## REQUIREMENT A
Decide whether each statement below agrees with the thread on moral agency and culpability, answering yes or no and quoting the words of the thread that settle it. (i) The thread calls conscious, deliberate evil the norm. (ii) The thread grants that people who break laws can be held legally accountable. (iii) The thread describes the question of moral accountability as easy to answer.
## REQUIREMENT B
In the thread on moral agency and culpability, what would be the right thing to do if democracy were in fact being stolen via massive fraud?
## REQUIREMENT C
Carry on the thread on moral agency and culpability from its last sentence.

## PASSAGE
## BEGIN
A THREAD

This gets at something I've been thinking about a lot, regarding moral agency & culpability. When people on the right do some horrible thing, it's often said that it was out of mistaken belief, not malice. For example, in their minds they weren't involved in a coup ... https://twitter.com/EricLevitz/status/1347544936070180867
... they were defending democracy in the face of massive fraud & a stolen election. They were wrong about that, but they sincerely believed it. And "defending democracy against fraud" is, morally speaking, a *good* thing. It's what you'd want people do (if there were fraud)!
Now, obviously if they break laws you can hold them *legally* accountable, but the more interesting question is about *moral* accountability. Are you doing something wrong - for which you should be held morally accountable - if you sincerely believe you're doing something right?
This isn't easy to answer. Again, if democracy were in fact being stolen via massive fraud, protest -- even violent protest -- would be the *right thing to do*. So from within the worldview & fact pattern of those involved, they were doing the right thing.
But it's also unsatisfying to simply say that their errors of belief are exculpatory. After all, most of the people who have done bad things throughout history believed they were doing the right thing. Conscious, deliberate evil is the exception; deluded evil is the norm.
## END
## DATA SECTION
## BEGIN
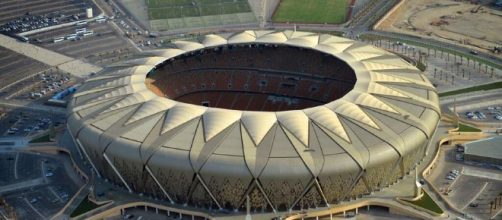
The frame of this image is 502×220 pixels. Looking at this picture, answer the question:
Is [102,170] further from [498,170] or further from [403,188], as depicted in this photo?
[498,170]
## END
## EXERCISE RESULT A
(i) No: "Conscious, deliberate evil is the exception; deluded evil is the norm."
(ii) Yes: "obviously if they break laws you can hold them *legally* accountable"
(iii) No: "This isn't easy to answer."

## EXERCISE RESULT B
Protest, even violent protest.

## EXERCISE RESULT C
So here's the interesting question: do these people (or people in general) have a *moral obligation to form true beliefs*? In other words, can they be held accountable for being led into error? Can we say, morally, "they should have known better"?
This gets really tricky. On one hand, you're born into a culture, a set of groups & tribes, & it is human nature to believe what your tribes believe, to trust the information sources that your tribes trust. It wasn't your "fault" you were born there; you didn't choose it.
But on the other hand, there are demonstrable things one can do to guard oneself against systematic error. You subject yourself to self-examination or critique by others; you take in info from a wide array of sources; you remain conscious of & resistant to motivated reasoning.
What we can say about today's RWers is, they seem to be participating, eagerly, in their own deception. They do less & less self-examination; they stay inside their epistemic bubble; they consciously exclude or discredit skeptical voices; they *wallow* in self-flattering error.
So it feels like we ought to be able to say, "sure, they were deceived, operating on bad information, but they are at least partially responsible for that. They did nothing to resist it. They were epistemically lazy, on purpose, because they *want* to believe these fantasies."
But that's sticky territory. If we view epistemic best practices as a moral matter, who among us is innocent? We're all in error about something; none of us try as hard as we might, or are as careful as we might be, about what we believe. Where's the line of accountability?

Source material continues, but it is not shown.